Earned wage access provides employees with financial stability in times of uncertainty. It is a crucial factor in creating long-term resilience.
Wagely provides instant access to short-term financing at a substantially lower cost than existing alternatives, the ability to track earned wage in real-time and access to financial literacy training. Employers also benefit from increased employee productivity and higher retention rates. It also provides an emergency funding option for workers who live in climate vulnerable areas, which frequently experiences flooding and other climate-related shocks.
Through partnerships with employers, Wagely has designed a holistic platform that will help employees to overcome financial shortfalls between paychecks through on-demand access to earned wages, while offering financial literacy education to promote healthy saving habits and reduce vulnerabilities to economic and climate shocks.
Since its inception, Wagely has onboarded over 70 employers and has launched its operations in Bangladesh. Wagely aims to expand financial inclusion and increase the climate resilience of more than 400,000 low- to middle-income workers in the Jakarta Metropolitan Area by 2025.

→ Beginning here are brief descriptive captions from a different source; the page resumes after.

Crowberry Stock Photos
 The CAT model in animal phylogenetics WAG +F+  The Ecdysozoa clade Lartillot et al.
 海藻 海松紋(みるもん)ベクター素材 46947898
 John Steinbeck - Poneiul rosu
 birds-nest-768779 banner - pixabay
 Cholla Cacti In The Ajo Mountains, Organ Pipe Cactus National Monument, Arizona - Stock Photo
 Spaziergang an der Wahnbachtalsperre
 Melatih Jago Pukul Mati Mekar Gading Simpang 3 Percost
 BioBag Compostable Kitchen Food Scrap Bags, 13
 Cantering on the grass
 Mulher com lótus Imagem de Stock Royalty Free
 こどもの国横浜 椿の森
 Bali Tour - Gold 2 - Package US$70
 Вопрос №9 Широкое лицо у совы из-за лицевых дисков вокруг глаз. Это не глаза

Last March, Wagely secured a partnership with Impress Newtex Composite Textile Ltd (INCTL), a company under the Impress Group, a Bangladesh-based conglomerate, to incorporate Wagely’s financial wellness platform into INCTL’s benefits program, making it easier for 12,000 employees to access their salaries when they need it2.
Wagely is also working with Shadhin Fintech, a peer-to-peer and open funding platform, offering an equated monthly installment initiative through the Wagely platform, to enable workers in the ready-made garment industry to purchase smartphones, with the goal of closing the digital divide in the country and helping more underserved communities gain access to digital products and services3.
Through this investment, ADB Ventures hopes to help the company improve its technology stack and develop a holistic financial wellness platform for lower- and middle-income workers that includes other financial services, including savings and insurance.
The company initially focused on offering Indonesian workers access to their already earned, but unpaid wages. The platform has now expanded its fintech solutions in Bangladesh to cater for blue collar workers (usually focused on manual labor but can also include skilled or unskilled workers) in the textile sector. It already has a total of 45000 registered users on its platform.